Василий Аксенов – одинокий бегун на длинные дистанции - страница 7
Вася, следует помнить, великий сын своей великой мамы – Евгении Гинзбург – этот женский ряд от Анны Андреевны и Надежды Яковлевны тянется к Ларисе Богораз и Наталье Горбаневской, имеет продолжение и сегодня – и никакое НКВД и КГБ их, этих великих женщин, не в силах победить.
Когда нас, «метропольцев», в самую тяжкую минуту поддержал Андрей Дмитриевич Сахаров, рядом с которым, помнится, стоял, прислонившись буквально к дверному косяку, еще один святой диссидент – из рабочих – Анатолий Марченко, Василий Аксенов сказал на этой встрече:
– Чем больше они боятся нас, тем больше они сажают вас!

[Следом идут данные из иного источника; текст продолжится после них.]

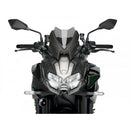New Generation Sport Screen Clear For Kawasaki Z H2 (20-22)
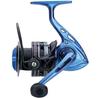 Катушка безынерционная Robinson Stinger Feeder FD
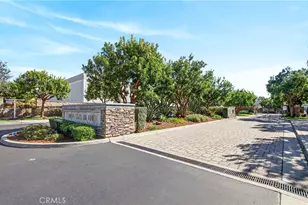 1800 Oak St, Torrance, CA 90501 - Photo 46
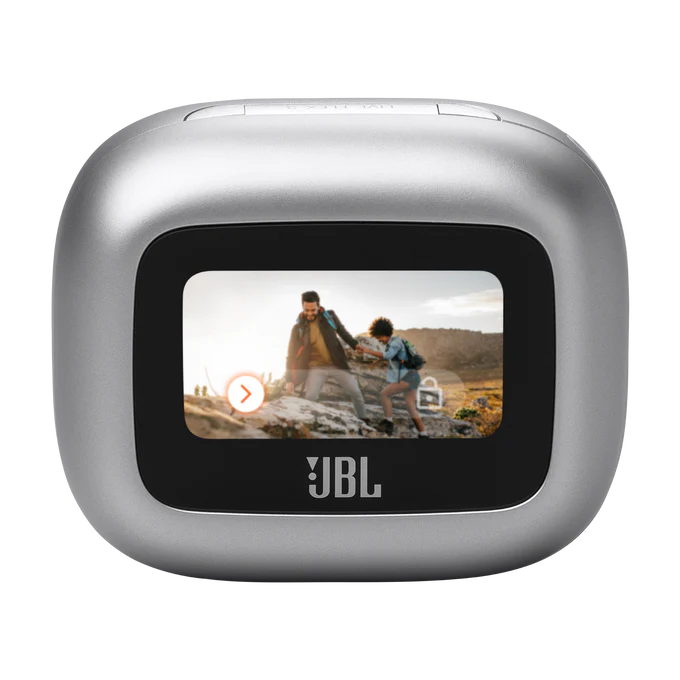 Jbl Live Flex 3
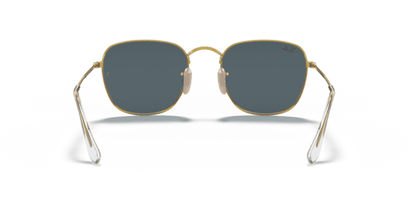 Gold - 0RB3857 8056597178518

На что Андрей Дмитриевич мрачно пошутил:
– Ничего. Скоро вы нас догоните.
Это я к тому, что Аксенов не занимался политикой. Он занимался литературой. Но в какой-то момент честная литература становится наичистейшей и наичестнейшей политикой. Почитайте тексты его выступлений у микрофона радио «Свобода» в самый разгар нашего застоя, и вы убедитесь, что эта публицистика – высший класс писательства, эти блестящие эссе российского мастера слова посылались нам из эмигрантского далека не зря и делали свое дело.
Автор целой серии романов, которые сложите в ряд – и будет эпос быстротекущей нашей жизни, ввергнутой в совок и из него вынырнувшей. Для меня Вася – гений прозы. Хотя при этом он, когда надо, становился и поэтом, и драматургом. Жаль, что в театре после фантастического успеха «Всегда в продаже» в ефремовском «Современнике» у него не сложилась судьба по большому счету.
Но театр он любил и постоянно писал для театра в надежде, что его там поймут и воспроизведут по-аксеновски мудро и озорно. Перед отъездом в Америку он вручил мне самиздатовски переплетенный огромный том под названием «Пьесы» с такой надписью: «Дорогому Марку Розовскому для разыгрывания в уме и в сердце. 19.VII.80. В. Аксенов». Я храню этот авторский экземпляр – свидетельство обреченности сей драматургии на жизнь вне сцены. Но к театру Аксенова тянуло, и я в долгу перед ним.
Помнится, он пришел на гастрольную премьеру «Истории лошади» и привел с собой в Театр им. Моссовета самого Олби, твердившего после спектакля:
– Конгратюлейшнс! Конгратюлейшнс!
А Вася с ухмылкой добавлял:
– Конгратюлейшнс-то конгратюлейшнс, а у вас такого на Бродвее нет!
А когда «История лошади» в виде «Страйдера» все же появилась на Бродвее – это уже было, когда Вася жил там, – он мне прислал в Москву открытку с оповещением об этой американской постановке. Она кончалась многозначительно:
– Конгратюлейшнс и «Как жаль, что вас не было с нами!»
И вдруг, через несколько лет, когда меня, наконец, выпустили из Союза и я перестал носить тайную кличку «невыездной», мы встретились в Монтеррее – Вася специально приехал туда на наш концерт – и это незабываемо: город американской разведки, эпицентр, можно сказать, шпионского обучения – и мы, «метропольцы», не имеющие с ними ничего общего и тем не менее с еще не снятым клеймом «антисоветчиков», «пособников американского империализма».
Много смеялись по этому поводу в тот вечер. Было ясно, что большевистская система дребезжит не без наших усилий.
«Двадцать лет им понадобилось на то, чтобы понять, что кока-кола – это обыкновенный лимонад!» – эта аксеновская фраза, подаренная им Вите Славкину в пьесу «Взрослая дочь молодого человека» (кстати, как и само название, – ибо первоначальное название «Дочь стиляги» было «не прохонже» через тогдашнюю цензуру), сделалась крылатой.